We have searched through a few hyperparameters for each of the classifiers, keeping everything else the same. The plots for PA and SGD classifiers are below.
The c parameter (max step size) in PA being tuned clearly gives a better model overall i.e, c = 1 gives a better model than c = 5.
By comparing the penalty functions in SGD - L1 & L2 and we can conclude that L2 is better hyperparameter/penalty than L1.
- Considering the above plots and further analysis, we can conclude that the Naive Bayes is the best classifier for the given dataset and our device capabilities. It doesn't suffer from either overfitting or underfitting too much.
- From the graphs, it's obvious that clustering is not a good idea for the given dataset due the huge size of the vectorized text and its dimensionality. Even in the graphs we are losing so much information due to the dimensionality reduction techniques used(PCA).
- Also given the Time-Space tradeoff, a batch size of 5000 was found to be best for our device configuration and available memory space. It best utilized the memory while not being too slow either.
- The Hashing vectorizer was used since it is not necessary to store the vocabulary dictionary in memory, for large data sets it is scalable in very little memory thus causing it to be highly efficient
- SGDClassifier was selected because It is easier to fit in the memory due to a single training example being processed by the network.
- Bernoulli Classifier was chosen since its the one of the few NaiveBayes classifiers which will take up Sparse Matrix as the parameter and thereby reducing the need to convert it into a full matrix
- PassiveAggressiveClassifiers were chosen because when working with memory-constrained devices, you may not able to keep all the training data in memory: passive-aggressive classifiers may help solve your memory problems.

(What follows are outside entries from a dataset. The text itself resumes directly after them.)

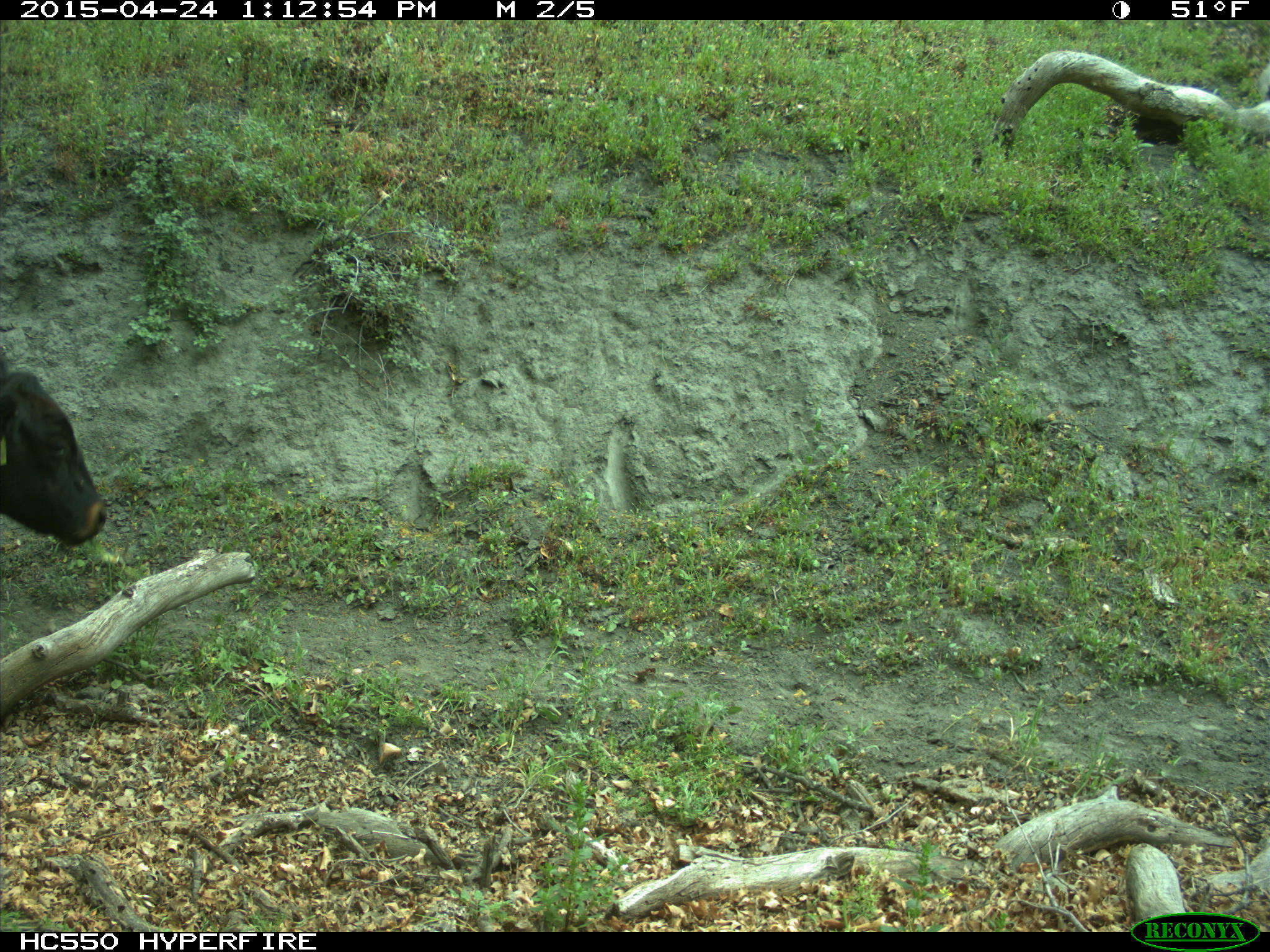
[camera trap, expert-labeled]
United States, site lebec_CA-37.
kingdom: Animalia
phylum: Chordata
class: Mammalia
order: Artiodactyla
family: Bovidae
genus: Bos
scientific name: Bos taurus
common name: domestic cow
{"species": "Bos taurus (domestic cow)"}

- MiniBatchKMeans has the advantage of reducing the computational cost by not using all the dataset each iteration but a subsample of a fixed size.
- Learnt about and worked with Distributed File Systems such as Hadoop and their management.
- Worked with Data Streaming in order to work with large datasets which would not fit into memory otherwise.
- Learnt Incremental Learning and how it can be used to continuously improve models and also work with Data Streaming and Huge Datasets.
- Improved understanding of Machine Learning.